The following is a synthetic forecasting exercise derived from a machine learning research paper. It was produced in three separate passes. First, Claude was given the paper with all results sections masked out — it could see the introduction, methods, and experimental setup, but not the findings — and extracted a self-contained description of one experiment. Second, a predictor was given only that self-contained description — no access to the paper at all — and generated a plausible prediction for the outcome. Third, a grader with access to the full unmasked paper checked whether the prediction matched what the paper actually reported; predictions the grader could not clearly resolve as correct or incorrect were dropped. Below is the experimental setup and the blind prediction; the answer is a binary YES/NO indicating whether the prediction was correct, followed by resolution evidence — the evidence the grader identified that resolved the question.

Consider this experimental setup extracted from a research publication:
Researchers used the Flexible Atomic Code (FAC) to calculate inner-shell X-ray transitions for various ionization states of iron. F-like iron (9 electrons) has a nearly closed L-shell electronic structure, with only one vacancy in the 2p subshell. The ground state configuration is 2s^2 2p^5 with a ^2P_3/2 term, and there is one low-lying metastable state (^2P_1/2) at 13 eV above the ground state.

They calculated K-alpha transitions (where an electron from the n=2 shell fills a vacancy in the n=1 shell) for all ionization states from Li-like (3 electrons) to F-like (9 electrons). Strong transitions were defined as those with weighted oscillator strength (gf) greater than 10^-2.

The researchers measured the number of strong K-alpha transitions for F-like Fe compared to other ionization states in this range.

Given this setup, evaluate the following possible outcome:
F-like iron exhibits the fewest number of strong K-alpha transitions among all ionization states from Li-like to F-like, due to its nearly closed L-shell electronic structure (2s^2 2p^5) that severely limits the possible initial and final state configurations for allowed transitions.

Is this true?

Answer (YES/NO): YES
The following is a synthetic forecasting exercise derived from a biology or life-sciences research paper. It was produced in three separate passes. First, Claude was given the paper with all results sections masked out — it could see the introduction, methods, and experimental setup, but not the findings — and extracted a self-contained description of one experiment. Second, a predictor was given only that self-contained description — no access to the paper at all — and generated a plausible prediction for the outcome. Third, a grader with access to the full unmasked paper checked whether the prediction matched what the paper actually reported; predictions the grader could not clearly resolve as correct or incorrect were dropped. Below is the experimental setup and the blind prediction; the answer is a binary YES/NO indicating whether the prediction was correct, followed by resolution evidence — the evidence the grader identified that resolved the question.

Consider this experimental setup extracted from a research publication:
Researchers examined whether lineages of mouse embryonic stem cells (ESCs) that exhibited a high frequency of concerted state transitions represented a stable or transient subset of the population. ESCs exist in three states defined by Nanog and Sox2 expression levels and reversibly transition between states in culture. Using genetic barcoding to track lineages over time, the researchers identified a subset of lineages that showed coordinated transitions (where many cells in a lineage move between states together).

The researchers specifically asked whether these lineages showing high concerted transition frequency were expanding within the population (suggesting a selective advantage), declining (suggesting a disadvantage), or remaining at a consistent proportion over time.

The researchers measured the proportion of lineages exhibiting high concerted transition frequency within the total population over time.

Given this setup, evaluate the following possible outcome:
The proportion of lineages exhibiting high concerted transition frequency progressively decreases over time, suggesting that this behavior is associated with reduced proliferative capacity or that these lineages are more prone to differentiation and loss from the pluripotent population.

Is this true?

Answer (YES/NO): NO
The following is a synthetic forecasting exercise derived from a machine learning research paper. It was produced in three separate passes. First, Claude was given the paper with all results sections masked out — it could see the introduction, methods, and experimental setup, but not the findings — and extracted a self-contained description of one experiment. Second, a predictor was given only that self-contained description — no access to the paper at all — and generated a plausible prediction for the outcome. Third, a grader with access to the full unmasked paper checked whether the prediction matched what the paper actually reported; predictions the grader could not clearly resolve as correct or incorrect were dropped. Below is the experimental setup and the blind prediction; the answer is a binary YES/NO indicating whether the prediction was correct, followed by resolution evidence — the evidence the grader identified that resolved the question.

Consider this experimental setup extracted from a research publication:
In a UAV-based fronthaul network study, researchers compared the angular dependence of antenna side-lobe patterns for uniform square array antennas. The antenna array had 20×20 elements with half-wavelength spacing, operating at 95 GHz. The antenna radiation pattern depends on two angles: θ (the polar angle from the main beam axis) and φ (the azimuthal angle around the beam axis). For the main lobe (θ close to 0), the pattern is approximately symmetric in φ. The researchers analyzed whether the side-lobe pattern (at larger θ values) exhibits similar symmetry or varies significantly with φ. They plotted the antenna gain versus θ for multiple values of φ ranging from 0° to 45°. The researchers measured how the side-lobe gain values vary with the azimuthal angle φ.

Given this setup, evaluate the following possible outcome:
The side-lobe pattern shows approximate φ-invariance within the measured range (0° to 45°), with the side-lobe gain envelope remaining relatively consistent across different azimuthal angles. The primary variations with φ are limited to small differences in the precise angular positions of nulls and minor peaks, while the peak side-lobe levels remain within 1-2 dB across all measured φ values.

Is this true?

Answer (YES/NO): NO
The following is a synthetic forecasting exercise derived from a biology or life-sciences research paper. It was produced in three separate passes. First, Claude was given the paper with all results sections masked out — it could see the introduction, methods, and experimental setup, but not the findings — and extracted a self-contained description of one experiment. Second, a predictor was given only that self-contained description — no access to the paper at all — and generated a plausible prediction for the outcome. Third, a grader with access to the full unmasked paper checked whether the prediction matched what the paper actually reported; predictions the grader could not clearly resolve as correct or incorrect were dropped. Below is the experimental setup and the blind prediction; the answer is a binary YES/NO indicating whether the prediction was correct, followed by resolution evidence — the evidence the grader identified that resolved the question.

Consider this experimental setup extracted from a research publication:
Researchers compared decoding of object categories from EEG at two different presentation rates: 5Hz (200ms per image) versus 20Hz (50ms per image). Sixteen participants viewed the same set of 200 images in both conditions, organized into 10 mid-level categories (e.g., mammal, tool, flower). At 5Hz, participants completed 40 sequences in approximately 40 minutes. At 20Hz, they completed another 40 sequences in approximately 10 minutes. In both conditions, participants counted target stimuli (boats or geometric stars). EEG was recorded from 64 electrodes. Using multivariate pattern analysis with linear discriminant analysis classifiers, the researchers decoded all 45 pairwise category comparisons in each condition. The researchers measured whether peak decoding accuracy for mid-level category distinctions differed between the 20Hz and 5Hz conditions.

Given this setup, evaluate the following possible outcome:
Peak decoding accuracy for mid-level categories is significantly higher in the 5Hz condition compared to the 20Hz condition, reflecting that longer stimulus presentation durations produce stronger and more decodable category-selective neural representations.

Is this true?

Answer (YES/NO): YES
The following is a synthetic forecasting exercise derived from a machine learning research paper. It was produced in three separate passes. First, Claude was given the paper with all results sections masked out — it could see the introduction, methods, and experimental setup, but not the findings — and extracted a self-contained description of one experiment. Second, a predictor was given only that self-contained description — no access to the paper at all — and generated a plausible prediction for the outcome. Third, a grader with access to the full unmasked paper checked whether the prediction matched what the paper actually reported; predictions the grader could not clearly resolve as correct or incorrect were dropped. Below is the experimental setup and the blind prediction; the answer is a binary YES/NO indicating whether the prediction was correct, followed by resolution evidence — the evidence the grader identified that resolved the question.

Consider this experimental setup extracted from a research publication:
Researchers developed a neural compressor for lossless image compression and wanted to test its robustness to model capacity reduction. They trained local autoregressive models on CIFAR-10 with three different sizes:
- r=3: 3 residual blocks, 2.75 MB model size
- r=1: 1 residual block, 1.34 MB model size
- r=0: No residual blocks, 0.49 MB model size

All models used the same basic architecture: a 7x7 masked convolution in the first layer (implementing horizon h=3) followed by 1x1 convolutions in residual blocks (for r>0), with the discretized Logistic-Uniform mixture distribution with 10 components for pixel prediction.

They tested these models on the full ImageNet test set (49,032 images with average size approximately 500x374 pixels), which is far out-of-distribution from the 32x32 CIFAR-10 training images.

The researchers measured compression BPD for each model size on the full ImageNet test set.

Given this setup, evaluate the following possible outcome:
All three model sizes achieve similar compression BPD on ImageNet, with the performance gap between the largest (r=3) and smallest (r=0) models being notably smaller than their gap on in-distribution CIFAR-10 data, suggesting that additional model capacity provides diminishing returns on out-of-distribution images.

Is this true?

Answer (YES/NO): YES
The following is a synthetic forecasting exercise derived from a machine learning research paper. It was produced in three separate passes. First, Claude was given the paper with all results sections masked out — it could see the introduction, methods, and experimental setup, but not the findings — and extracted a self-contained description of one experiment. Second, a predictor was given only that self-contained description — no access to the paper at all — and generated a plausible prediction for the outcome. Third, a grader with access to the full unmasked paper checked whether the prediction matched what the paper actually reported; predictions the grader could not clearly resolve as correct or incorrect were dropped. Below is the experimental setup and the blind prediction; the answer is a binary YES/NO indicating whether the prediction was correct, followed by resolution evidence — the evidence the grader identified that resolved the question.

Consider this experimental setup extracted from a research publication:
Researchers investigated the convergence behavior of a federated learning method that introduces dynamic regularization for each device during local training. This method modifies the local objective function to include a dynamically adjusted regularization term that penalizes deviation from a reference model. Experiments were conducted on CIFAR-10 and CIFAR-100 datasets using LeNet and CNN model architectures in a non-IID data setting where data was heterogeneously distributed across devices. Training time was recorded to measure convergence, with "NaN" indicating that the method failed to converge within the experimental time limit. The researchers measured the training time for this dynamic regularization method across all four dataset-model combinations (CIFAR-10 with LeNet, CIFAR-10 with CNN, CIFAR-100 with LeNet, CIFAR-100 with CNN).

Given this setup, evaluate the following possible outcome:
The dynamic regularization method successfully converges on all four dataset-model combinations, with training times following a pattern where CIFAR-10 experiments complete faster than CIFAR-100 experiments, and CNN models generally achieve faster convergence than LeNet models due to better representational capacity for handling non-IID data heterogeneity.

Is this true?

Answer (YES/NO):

## WHAT YOU HAVE TO DO:
Take the line holding "The dynamic regularization" and the lines after it through the end of the entries. Retype them exactly and add nothing.

## EXPECTED ANSWER:
The dynamic regularization method successfully converges on all four dataset-model combinations, with training times following a pattern where CIFAR-10 experiments complete faster than CIFAR-100 experiments, and CNN models generally achieve faster convergence than LeNet models due to better representational capacity for handling non-IID data heterogeneity.

Is this true?

Answer (YES/NO):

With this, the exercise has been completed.